The system was designed to manage a few hundreds of devices that are deployed at geographically different locations. Mostly the devices will be in a controlled environment (that is the devices are not there totally out in the wild), but still it's better to assume that it is not impossible that someone unauthorized can gain an access to one of the devices and the device can then be compromised. If the device gets compromised, it needs to be pulled off the network. It should also be possible to authenticate the devices uniquely, possibly using Mac Address or any such reasonable mechanism that identifies a device uniquely. A detailed list of requirements can be summarized as below -

  1. It should be possible to identify a device uniquely that is making the API Calls.
  2. If a device is known to be compromised, it should be possible to revoke access to REST API for that particular device without affecting any other devices.
  3. The mechanism should easily scale to a large number of devices - several hundreds to a few thousands at-least.
  4. The devices will be typically be managed by a cloud hosted management system, that is the API endpoints are publicly available.
  5. It should work in a typical cloud based web application deployment - using some load balancers front-ending web applications.

There are other requirements pertaining to device management, but those are not enumerated here since those are out of scope for the current discussion about securing the access to API.

High Level Design Choices

Device Certificates signed by Self Hosted CA

After looking at the requirements above, securing the API communication using Client Side Certificates seems to be a good option and it was decided that we should go ahead with this option.
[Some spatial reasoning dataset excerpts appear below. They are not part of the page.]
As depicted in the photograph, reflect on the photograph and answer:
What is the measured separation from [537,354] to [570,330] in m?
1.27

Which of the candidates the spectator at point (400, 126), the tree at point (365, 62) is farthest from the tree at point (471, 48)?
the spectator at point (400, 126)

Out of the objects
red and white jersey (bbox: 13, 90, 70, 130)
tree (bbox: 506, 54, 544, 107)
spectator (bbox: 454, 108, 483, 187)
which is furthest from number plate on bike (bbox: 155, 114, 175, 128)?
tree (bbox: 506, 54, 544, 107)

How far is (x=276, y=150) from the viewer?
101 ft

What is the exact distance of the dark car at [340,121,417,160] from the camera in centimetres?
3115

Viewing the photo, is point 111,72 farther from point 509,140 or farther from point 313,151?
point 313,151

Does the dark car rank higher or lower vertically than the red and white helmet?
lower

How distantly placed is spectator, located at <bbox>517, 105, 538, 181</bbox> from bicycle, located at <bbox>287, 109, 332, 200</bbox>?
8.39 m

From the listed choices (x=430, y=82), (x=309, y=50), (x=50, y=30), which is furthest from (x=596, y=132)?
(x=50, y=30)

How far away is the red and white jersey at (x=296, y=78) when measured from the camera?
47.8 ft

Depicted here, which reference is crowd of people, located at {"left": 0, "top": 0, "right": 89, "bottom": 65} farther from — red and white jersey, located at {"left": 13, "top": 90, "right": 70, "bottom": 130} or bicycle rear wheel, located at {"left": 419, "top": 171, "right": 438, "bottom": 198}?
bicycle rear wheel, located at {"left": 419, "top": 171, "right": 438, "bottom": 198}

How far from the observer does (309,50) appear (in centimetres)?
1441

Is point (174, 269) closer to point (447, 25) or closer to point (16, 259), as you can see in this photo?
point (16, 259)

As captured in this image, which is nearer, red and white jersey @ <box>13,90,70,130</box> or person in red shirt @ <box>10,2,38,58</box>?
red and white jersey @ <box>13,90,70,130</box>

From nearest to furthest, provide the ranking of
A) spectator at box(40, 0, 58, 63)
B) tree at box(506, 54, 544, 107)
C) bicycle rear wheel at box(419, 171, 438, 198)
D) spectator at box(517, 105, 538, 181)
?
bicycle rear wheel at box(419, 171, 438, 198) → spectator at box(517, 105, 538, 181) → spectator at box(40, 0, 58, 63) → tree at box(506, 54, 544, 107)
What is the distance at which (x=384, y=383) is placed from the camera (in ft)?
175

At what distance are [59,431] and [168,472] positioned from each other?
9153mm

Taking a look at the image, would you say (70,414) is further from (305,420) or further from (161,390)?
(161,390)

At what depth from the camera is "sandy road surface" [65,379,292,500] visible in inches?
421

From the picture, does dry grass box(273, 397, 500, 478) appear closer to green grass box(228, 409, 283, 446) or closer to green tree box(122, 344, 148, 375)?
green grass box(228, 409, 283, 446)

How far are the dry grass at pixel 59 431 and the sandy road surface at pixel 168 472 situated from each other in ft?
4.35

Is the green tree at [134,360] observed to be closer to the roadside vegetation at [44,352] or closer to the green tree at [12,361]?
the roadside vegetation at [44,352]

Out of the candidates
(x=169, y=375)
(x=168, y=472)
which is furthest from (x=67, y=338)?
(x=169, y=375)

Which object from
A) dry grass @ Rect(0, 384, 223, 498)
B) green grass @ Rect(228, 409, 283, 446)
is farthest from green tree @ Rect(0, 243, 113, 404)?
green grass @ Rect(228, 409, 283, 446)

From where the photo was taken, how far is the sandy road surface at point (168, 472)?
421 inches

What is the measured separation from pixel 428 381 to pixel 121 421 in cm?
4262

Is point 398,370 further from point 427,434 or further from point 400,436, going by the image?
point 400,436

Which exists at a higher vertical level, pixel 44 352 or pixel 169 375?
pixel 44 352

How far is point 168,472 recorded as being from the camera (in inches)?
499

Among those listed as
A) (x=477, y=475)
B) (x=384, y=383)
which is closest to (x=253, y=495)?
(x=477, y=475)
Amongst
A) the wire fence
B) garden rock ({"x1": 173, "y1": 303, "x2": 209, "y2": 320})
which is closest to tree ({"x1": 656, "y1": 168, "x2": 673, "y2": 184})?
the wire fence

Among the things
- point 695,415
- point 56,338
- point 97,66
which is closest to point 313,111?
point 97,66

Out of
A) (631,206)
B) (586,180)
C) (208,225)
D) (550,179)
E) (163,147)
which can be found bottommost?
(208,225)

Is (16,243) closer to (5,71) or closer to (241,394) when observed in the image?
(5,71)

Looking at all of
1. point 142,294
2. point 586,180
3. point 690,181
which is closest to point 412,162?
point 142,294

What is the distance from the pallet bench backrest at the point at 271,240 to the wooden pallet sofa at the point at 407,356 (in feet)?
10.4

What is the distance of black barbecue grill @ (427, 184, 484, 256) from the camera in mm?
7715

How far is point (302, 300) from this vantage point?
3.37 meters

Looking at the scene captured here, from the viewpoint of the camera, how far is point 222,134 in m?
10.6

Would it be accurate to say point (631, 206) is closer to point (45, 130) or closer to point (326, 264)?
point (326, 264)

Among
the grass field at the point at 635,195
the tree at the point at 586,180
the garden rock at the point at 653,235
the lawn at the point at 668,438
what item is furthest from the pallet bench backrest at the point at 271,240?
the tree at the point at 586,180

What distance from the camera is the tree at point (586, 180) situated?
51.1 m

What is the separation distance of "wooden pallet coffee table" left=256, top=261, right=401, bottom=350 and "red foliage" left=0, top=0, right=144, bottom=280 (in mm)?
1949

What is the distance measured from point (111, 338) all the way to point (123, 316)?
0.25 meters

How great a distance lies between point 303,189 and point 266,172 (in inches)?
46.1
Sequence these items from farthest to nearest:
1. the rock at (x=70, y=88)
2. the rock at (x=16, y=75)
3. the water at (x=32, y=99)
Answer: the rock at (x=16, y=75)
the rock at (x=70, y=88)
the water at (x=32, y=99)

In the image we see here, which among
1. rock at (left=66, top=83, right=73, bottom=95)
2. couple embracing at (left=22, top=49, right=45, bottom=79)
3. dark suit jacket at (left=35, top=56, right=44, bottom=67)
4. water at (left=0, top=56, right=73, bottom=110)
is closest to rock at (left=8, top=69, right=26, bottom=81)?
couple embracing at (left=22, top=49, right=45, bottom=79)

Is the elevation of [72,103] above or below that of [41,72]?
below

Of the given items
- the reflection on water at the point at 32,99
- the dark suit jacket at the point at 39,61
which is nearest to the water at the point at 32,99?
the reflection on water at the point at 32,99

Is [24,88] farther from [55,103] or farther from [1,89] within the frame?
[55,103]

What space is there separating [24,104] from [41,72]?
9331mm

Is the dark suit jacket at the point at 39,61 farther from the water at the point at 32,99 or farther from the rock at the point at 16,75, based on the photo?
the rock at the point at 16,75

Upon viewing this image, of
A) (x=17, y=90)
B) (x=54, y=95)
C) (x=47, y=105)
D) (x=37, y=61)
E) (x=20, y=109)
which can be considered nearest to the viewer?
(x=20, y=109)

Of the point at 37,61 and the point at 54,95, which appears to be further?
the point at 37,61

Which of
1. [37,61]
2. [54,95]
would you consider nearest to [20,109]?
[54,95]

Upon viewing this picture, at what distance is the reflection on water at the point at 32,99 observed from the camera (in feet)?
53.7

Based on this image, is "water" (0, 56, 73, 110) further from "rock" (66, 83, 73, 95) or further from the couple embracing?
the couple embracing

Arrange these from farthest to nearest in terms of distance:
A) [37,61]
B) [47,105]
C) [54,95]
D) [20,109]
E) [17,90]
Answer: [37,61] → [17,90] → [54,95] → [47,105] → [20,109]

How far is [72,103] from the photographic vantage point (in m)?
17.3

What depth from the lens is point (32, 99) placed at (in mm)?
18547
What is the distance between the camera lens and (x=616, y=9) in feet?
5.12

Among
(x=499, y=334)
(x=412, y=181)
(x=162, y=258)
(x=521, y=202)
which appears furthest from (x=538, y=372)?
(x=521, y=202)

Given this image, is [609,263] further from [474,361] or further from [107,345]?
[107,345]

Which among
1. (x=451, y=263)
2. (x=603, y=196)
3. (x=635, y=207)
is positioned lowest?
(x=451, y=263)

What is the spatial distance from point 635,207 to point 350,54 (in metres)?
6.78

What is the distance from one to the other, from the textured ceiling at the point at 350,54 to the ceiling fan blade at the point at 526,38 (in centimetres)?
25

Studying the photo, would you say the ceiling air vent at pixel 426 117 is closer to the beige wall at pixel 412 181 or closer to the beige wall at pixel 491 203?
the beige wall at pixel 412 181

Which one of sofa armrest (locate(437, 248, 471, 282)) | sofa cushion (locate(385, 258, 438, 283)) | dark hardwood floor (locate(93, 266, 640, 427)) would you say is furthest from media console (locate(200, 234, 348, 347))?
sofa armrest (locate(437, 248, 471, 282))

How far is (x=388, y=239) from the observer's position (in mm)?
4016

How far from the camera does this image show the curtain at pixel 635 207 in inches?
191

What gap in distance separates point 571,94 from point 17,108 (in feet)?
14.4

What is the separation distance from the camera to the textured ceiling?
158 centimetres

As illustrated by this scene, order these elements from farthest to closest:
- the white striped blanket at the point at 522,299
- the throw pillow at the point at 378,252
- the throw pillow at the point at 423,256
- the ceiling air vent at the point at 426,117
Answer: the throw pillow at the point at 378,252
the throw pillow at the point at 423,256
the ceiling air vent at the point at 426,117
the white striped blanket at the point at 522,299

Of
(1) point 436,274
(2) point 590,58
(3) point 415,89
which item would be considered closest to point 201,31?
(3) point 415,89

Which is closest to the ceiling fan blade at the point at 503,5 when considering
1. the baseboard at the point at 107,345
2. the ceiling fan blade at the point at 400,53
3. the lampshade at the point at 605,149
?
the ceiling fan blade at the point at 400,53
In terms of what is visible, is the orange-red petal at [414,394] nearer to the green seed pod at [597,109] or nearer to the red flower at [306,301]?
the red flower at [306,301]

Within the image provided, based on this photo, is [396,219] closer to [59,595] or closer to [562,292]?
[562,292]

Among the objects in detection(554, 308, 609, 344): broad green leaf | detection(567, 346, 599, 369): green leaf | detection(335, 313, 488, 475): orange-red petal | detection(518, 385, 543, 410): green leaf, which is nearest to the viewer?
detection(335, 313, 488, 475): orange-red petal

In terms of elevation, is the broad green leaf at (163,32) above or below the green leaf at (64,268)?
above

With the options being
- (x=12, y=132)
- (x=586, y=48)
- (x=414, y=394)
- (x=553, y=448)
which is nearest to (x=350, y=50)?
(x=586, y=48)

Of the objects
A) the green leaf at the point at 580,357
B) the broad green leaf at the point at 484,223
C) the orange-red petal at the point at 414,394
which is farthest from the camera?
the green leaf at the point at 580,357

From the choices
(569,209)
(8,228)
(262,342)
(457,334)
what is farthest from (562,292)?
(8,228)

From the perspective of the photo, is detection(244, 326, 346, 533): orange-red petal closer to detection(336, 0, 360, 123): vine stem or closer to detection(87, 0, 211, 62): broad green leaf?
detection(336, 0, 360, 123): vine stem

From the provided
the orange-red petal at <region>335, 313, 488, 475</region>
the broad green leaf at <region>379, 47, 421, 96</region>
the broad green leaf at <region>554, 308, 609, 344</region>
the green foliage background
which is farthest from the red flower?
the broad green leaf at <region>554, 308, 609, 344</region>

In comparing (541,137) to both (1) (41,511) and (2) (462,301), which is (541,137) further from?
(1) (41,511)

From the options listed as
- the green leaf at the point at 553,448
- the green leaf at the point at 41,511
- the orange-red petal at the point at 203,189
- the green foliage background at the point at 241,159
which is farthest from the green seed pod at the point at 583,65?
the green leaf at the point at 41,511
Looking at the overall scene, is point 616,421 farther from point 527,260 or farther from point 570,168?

Since the devices will be managed under a same administrative domain, it was also decided to use self signed certificates, since cost implications of certificates for such a large number of devices would be very high if we use certificates trusted issued by well known third party CA (note: for this particular it's not possible to use let's encrypt){:target="_blank"}. Since the devices will be communicating with the Server that is managed by the same entity that is deploying/authenticating the devices, authentication using public CA would not add much more value than a well secured self hosted CA. Also, hosting our own CA would offer some flexibility in terms of re-issuing device certificates if required. So following mechanism was chosen - Using a securely hosted CA (ie. essentially a machine on premises that is detached from the network.), issuing device certificates. To uniquely identify the device Common Name (CN) of the certificates will be associated with the device MAC Address.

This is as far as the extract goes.